Bañarlos era una tarea simple porque esos dos amaban el agua. Probablemente si él no los hubiera acercado al mundo del béisbol ese par estarían entrenando para ser nadadores profesionales. Mas la parte complicada llegaba cuando debían vestirse. Por alguna misteriosa razón les gustaba quedarse en calzoncillos, botados sobre la ropa que eligieron usar hasta que alguno de los padres los obligara a ponerse algo más encima.

Vistió a ese par y se preguntó si algún día dejarían de usar la misma ropa y confundir a todos sobre quién era cada uno.

Ya que la comida demoraría, aprovecharía para doblar la ropa lavada a media semana. Y aunque valoraba la asistencia de sus hijos, prefería mantenerlos alejados de la escoba y el trapeador. La última vez que aceptó su mano ayuda el piso de madera fue empapado con jabonadura. Tampoco los quería cerca de las ventanas. Él mismo se las apañaría para dejar la casa reluciente de limpia.

Era un trabajo agotador. Mas no se quejaría. Su esposa se dedicaba a esas pequeñas y desgastantes actividades entre semana.
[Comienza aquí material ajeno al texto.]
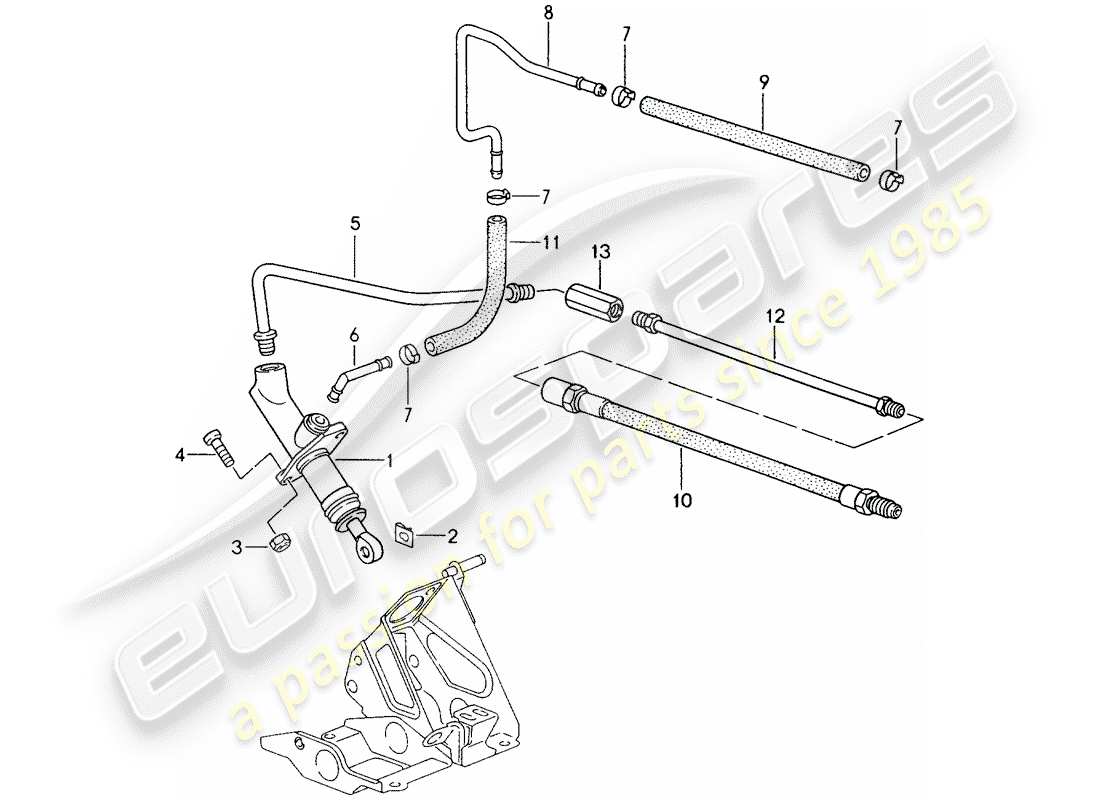 a part diagram from the porsche 1996 (993) parts catalogue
Él quería pagar su esfuerzo, apoyándola, aunque fuera en esos dos días donde podía compartir su tiempo con ella y sus hijos.

—Papá, la comida ya está lista.

—Mamá ha hecho tu platillo favorito.

Los dos pequeños que desaparecieron de su campo de visión irrumpieron en sus pensamientos, en sus tareas. Mas traían compañía.

—Te ayudaré con el jardín después de que comamos —dijo para quien sostenía unas tijeras para podar—. Andando o todo se enfriará.

Se miraron y sonrieron con complicidad. La vida de casados no era un paraíso; era como un campo de rosas con sus pequeñas espinas escondidas. Sin embargo, se tenían el uno al otro. Y el equipo tan formidable que formaban podía hacer cara a todas las adversidades de la vida doméstica.